VwSen-103827/8/Bi/Km Linz, am 3. Februar 1997 DVR.0690392

E r k e n n t n i s

Der unabhängige Verwaltungssenat des Landes Oberösterreich hat durch sein Mitglied Mag. Bissenberger über die Berufung des Herrn M S, U, L, vom 25. Juni 1996 gegen das Straferkenntnis der Bundespolizeidirektion Linz vom 7. Juni 1996, III/S 12.277/96-1, wegen Übertretungen der Straßenverkehrsordnung 1960, auf Grund des Ergebnisses der am 22. und 30.

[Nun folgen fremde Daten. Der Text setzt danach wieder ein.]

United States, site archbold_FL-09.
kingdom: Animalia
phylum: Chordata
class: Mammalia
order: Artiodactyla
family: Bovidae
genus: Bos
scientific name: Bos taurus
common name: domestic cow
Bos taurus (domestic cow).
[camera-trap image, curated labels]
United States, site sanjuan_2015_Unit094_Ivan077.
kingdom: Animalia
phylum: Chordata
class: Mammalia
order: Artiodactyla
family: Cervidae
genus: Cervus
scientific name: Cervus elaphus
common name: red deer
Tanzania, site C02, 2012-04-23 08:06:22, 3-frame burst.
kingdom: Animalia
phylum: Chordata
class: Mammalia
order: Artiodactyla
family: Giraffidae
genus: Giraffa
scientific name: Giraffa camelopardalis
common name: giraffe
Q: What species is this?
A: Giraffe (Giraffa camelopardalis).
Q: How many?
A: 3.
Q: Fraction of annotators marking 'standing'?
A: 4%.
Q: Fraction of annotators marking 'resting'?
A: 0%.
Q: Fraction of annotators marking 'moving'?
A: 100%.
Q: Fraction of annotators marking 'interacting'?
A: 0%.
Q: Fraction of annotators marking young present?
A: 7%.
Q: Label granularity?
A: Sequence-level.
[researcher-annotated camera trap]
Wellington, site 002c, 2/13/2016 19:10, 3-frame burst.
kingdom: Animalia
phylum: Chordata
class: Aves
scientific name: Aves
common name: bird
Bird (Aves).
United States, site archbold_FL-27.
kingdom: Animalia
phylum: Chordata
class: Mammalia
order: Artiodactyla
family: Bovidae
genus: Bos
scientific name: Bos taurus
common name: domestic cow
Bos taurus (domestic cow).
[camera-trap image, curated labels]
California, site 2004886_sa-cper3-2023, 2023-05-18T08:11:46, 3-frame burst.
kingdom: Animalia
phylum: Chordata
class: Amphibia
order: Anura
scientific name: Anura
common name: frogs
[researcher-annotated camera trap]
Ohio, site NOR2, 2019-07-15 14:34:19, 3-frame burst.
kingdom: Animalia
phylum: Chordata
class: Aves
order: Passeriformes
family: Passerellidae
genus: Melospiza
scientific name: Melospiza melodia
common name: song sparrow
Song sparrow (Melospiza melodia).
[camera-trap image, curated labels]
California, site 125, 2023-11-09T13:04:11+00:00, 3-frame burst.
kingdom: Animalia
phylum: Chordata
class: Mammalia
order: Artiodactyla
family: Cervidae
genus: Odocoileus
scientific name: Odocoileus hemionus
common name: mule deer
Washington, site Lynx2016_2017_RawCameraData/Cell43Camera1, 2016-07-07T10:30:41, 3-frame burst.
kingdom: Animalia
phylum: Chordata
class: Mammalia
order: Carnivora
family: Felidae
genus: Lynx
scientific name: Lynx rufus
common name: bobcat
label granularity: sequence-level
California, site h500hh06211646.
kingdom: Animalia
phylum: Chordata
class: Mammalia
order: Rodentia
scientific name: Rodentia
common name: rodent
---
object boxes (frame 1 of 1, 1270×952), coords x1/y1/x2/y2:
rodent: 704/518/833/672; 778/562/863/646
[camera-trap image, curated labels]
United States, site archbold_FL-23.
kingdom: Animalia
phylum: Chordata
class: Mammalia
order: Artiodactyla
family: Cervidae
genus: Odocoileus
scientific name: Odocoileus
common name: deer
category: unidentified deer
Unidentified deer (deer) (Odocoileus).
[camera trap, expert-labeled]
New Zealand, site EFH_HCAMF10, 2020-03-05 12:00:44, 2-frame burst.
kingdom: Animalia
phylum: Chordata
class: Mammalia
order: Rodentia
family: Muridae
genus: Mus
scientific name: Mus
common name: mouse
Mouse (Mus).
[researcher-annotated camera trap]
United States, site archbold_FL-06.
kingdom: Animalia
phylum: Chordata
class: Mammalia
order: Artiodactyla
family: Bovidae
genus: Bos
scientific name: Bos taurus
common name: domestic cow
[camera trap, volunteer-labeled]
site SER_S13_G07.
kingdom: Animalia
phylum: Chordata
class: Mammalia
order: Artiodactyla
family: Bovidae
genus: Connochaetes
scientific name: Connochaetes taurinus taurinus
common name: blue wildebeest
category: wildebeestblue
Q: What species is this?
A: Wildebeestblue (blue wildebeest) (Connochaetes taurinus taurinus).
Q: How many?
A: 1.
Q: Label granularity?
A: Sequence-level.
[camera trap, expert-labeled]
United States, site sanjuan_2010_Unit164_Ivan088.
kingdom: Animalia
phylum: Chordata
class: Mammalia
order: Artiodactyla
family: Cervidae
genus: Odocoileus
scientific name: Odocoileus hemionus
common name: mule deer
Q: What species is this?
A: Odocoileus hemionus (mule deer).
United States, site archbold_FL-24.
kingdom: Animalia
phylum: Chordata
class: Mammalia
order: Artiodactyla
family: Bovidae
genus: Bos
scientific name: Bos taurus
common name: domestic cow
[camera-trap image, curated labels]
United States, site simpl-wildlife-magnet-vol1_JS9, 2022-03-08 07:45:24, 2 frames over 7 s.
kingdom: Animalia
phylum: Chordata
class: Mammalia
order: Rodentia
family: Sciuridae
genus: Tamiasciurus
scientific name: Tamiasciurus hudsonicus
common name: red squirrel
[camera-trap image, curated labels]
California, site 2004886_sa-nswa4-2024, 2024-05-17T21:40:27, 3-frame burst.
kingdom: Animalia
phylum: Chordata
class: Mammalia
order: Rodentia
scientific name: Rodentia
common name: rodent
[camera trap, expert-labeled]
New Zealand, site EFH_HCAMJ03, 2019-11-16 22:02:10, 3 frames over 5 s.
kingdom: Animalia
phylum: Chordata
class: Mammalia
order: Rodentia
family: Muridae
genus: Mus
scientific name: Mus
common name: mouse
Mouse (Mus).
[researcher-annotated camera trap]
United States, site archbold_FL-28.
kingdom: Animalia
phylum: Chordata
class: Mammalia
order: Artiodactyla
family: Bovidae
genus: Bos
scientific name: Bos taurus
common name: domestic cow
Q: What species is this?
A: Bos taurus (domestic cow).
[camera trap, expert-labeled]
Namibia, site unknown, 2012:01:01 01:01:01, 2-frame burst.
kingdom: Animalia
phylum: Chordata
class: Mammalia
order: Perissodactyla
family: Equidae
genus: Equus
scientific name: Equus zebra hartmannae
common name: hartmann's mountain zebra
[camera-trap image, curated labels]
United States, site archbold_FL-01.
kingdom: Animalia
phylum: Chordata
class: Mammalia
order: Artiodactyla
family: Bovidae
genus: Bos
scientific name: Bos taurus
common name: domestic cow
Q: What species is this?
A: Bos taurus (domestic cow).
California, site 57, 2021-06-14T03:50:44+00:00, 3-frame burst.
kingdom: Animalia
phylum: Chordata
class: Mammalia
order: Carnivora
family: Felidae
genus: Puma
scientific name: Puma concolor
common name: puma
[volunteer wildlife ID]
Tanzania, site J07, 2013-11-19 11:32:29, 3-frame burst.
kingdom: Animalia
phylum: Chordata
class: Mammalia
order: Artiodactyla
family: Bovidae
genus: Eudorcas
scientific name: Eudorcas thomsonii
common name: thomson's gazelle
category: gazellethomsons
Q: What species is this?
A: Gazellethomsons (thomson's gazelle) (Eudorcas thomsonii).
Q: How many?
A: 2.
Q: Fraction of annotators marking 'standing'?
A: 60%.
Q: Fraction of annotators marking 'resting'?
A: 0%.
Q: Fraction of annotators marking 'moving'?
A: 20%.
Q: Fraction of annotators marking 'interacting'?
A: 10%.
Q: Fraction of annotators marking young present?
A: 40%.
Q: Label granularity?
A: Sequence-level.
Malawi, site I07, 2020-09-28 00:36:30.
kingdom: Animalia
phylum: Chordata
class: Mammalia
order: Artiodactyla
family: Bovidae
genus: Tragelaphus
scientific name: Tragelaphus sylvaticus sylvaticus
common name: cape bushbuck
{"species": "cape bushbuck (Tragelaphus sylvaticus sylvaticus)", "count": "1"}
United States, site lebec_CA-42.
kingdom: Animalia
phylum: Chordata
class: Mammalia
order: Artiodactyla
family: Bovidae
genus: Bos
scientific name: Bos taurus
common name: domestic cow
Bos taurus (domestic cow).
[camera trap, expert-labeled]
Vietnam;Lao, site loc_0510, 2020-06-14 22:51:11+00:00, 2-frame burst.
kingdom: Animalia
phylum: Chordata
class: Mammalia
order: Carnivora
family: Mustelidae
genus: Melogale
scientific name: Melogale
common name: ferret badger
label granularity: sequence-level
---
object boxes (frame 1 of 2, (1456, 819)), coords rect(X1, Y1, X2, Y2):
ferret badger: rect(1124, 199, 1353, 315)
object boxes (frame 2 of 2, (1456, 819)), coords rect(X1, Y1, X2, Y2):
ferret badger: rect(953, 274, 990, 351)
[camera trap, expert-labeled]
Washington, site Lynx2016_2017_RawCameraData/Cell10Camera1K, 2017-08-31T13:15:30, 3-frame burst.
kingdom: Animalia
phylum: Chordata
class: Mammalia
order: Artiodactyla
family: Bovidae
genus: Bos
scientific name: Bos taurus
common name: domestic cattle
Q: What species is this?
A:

Jänner 1997 durchgeführten öffentlichen mündlichen Verhandlung samt Verkündung der Berufungsentscheidung zu Recht erkannt:

Der Berufung wird Folge gegeben, das angefochtene Straferkenntnis behoben und das Verwaltungstrafverfahren im Zweifel in beiden Punkten eingestellt.

Rechtsgrundlage:

§ 66 Abs.4 AVG iVm §§ 24, 51 Abs.1, 51i, 45 Abs.1 Z1 und 66 VStG, §§ 7 Abs.5 iVm 99 Abs.3 lit.a und 99 Abs.1 lit.b iVm 5 Abs.2 StVO 1960 Entscheidungsgründe:

1. Die Bundespolizeidirektion Linz hat mit dem oben angeführten Straferkenntnis über den Beschuldigten wegen der Verwaltungsübertretungen gemäß 1) §§ 7 Abs.5 iVm 99 Abs.3 lit.a StVO 1960 und 2) §§ 99 Abs.1 lit.b iVm 5 Abs.2 StVO 1960 Geldstrafen von 1) 300 S und 2) 8.000 S und für den Fall der Uneinbringlichkeit Ersatzfreiheitsstrafen von 1) 12 Stunden und 2) 7 Tagen verhängt, weil er am 18. April 1996 um 12.15 Uhr in L auf der S zwischen der L und der S ein Fahrrad 1) gegen die erlaubte Fahrtrichtung der als Einbahn geführten S Richtung L gelenkt habe, 2) am 18. April 1996 um 12.16 Uhr in L auf der S nächst dem Haus Nr. 4 trotz begründeter Vermutung der Alkoholbeeinträchtigung (Geruch der Atemluft nach Alkohol, schwankender Gang, undeutliche Sprache, gerötete Augenbindehäute, weinerliches Benehmen) und trotz Aufforderung durch ein besonders geschultes und von der Behörde hiezu ermächtigtes Straßenaufsichtsorgan die Untersuchung der Atemluft auf Alkoholgehalt mittels Alkomat verweigert habe.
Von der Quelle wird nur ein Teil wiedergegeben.